In the bottom image the novice is busy estimating the distance between the left wall and the parked car, while the experienced driver can use his peripheral vision for that and still concentrate his view on the dangerous point of the curve: If a car appears there, he has to give way, i. e. stop to the right instead of passing the parked car.
While walking, elderly subjects depend more on foveal vision than do younger subjects. Their walking speed is decreased by a limited visual field, probably caused by a deteriorated peripheral vision.
Younger subjects make use of both their central and peripheral vision while walking. Their peripheral vision allows faster control over the process of walking.
A wide variety of disciplines use eye-tracking techniques, including cognitive science; psychology (notably psycholinguistics; the visual world paradigm); human-computer interaction (HCI); marketing research and medical research (neurological diagnosis). Specific applications include the tracking eye movement in language reading, music reading, human activity recognition, the perception of advertising, and the playing of sports.
In recent years, the increased sophistication and accessibility of eye-tracking technologies have generated a great deal of interest in the commercial sector. Applications include web usability, advertising, sponsorship, package design and automotive engineering. In general, commercial eye-tracking studies function by presenting a target stimulus to a sample of consumers while an eye tracker is used to record the activity of the eye. Examples of target stimuli may include websites; television programs; sporting events; films and commercials; magazines and newspapers; packages; shelf displays; consumer systems (ATMs, checkout systems, kiosks); and software. The resulting data can be statistically analyzed and graphically rendered to provide evidence of specific visual patterns. By examining fixations, saccades, pupil dilation, blinks and a variety of other behaviors, researchers can determine a great deal about the effectiveness of a given medium or product. While some companies complete this type of research internally, there are many private companies that offer eye-tracking services and analysis.
One of the most prominent fields of commercial eye-tracking research is web usability. While traditional usability techniques are often quite powerful in providing information on clicking and scrolling patterns, eye-tracking offers the ability to analyze user interaction between the clicks and how much time a user spends between clicks, thereby providing valuable insight into which features are the most eye-catching, which features cause confusion and which are ignored altogether. Specifically, eye-tracking can be used to assess search efficiency, branding, online advertisements, navigation usability, overall design and many other site components. Analyses may target a prototype or competitor site in addition to the main client site.
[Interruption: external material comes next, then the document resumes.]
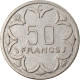 Monnaie, États De L'Afrique Centrale, 50 Francs, 1976, Paris, TTB, Nickel - Camerun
Eye-tracking is commonly used in a variety of different advertising media. Commercials, print ads, online ads and sponsored programs are all conducive to analysis with current eye-tracking technology. For instance in newspapers, eye-tracking studies can be used to find out in what way advertisements should be mixed with the news in order to catch the reader's eyes. Analyses focus on visibility of a target product or logo in the context of a magazine, newspaper, website, or televised event. One example is an analysis of eye movements over advertisements in the Yellow Pages. The study focused on what particular features caused people to notice an ad, whether they viewed ads in a particular order and how viewing times varied. The study revealed that ad size, graphics, color, and copy all influence attention to advertisements. Knowing this allows researchers to assess in great detail how often a sample of consumers fixates on the target logo, product or ad. As a result, an advertiser can quantify the success of a given campaign in terms of actual visual attention. Another example of this is a study that found that in a search engine results page, authorship snippets received more attention than the paid ads or even the first organic result.